### Reading text
====
Category: Tech

Apply Quantum Clustering to preprocess movies subtitles

Introduction

PinyinTube is a Chrome extension that allows users to enjoy their favorite movies while learning languages immersively at the same time. In addition to displaying dual subtitles, the app also allows users to pause the video and replay the conversation sentence by sentence to practice speaking alongside the actors.

During the development of this application, we encountered difficulties with the alignment of subtitles, or with multiple actors speaking at the same time. In addition, there are also unimportant subtitles that describes noise or actions, which we will henceforth refer to as the “background subtitles”. Having noticed this issue, we took several measures to rectify it. In order to realign the subtitles, we can implement a highly efficient phoneme alignment model that utilized a two-layer LSTM-RNN architecture [1]. However, before that, we have to pre-process the subtitles to remove background subtitles on the fly while the user is watching the movie. To overcome this, we employed the use of clustering methods that were capable of grouping similar subtitles in real-time. The clustering method is highly effective in helping to eliminate outliers and accurately label subtitles that are in the same cluster. Through this methodology, we were able to significantly improve the quality of subtitle alignment and enhance the overall user experience of our application.

Quantum Clustering

Clustering algorithms aim to partition a dataset into groups or clusters, where data points within the same cluster are more similar to each other than to those in other clusters. Quantum clustering algorithms are a type of algorithm that leverage the principles of quantum mechanics to perform clustering tasks. The idea behind these algorithms is to exploit quantum phenomena, such as superposition and entanglement, to enhance the efficiency and effectiveness of clustering.

 

Quantum clustering algorithms are an active area of research within the field of quantum computing and have the potential to offer advantages over classical clustering algorithms in terms of computational efficiency and accuracy, particularly for large and complex datasets. Since Quantum hardware is currently still limited by processing power and requires improvement in error correction techniques, in this project, we will focus on quantum-inspired clustering algorithms that can run on the classical computers.

The most popular conventional clustering model is often referred to as the Parzen window estimator, where every data point is associated with a Gaussian kernel to approximate the probability density function. There is only one single parameter: the width (sigma) of the Gaussian function. In contrast, in quantum clustering, every data point is associated with a vector in the Hilbert space. By applying the Schrodinger equation, we can solve for the potential function. It has been shown that the quantum potential function can show the underlying structure of the data, where the minima indicate the centers of the clusters [2].

In the experiment, the data sets used are either text documents or oral conversation sentences. To extract the feature vector for each data point, the X^2 score is first calculated, then Principal Component Analysis (PCA) is used to reduce the dimension of the feature vector to only two. The F1 score is used to combine the precision and recall metrics. To estimate the parameter sigma, instead of using the popular statistical approach of the k-nearest neighbors (KNN) method, an easy method called Pattern Search is deployed. From the experiments, quantum clustering shows a higher F1 score than the traditional clustering method in identifying the topics of the different text data points. Additionally, the model can be applied to identify clusters of different writers of literature documents [3].
====
### Exercise A
Render this sentence from the article on quantum clustering in Spanish: "There is only one single parameter: the width (sigma) of the Gaussian function."
### Exercise B
According to the article on quantum clustering, which method is used to estimate the parameter sigma in place of k-nearest neighbors?
The lines that come after the article on quantum clustering are unrelated material.

### Available data
====
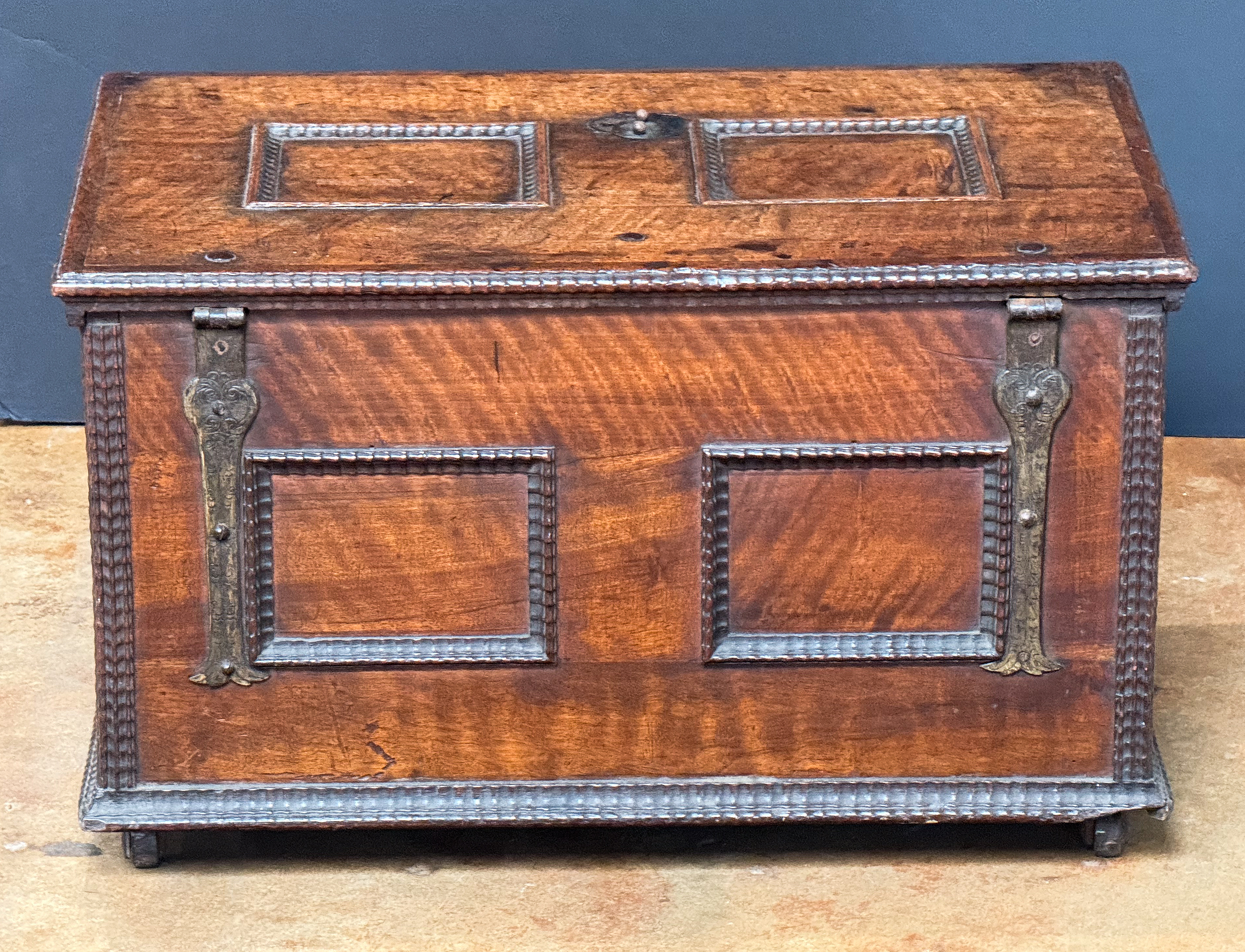 gg554_trunk_on_casters_6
====
### Response box A
Solo hay un único parámetro: el ancho (sigma) de la función gaussiana.

### Response box B
Pattern Search.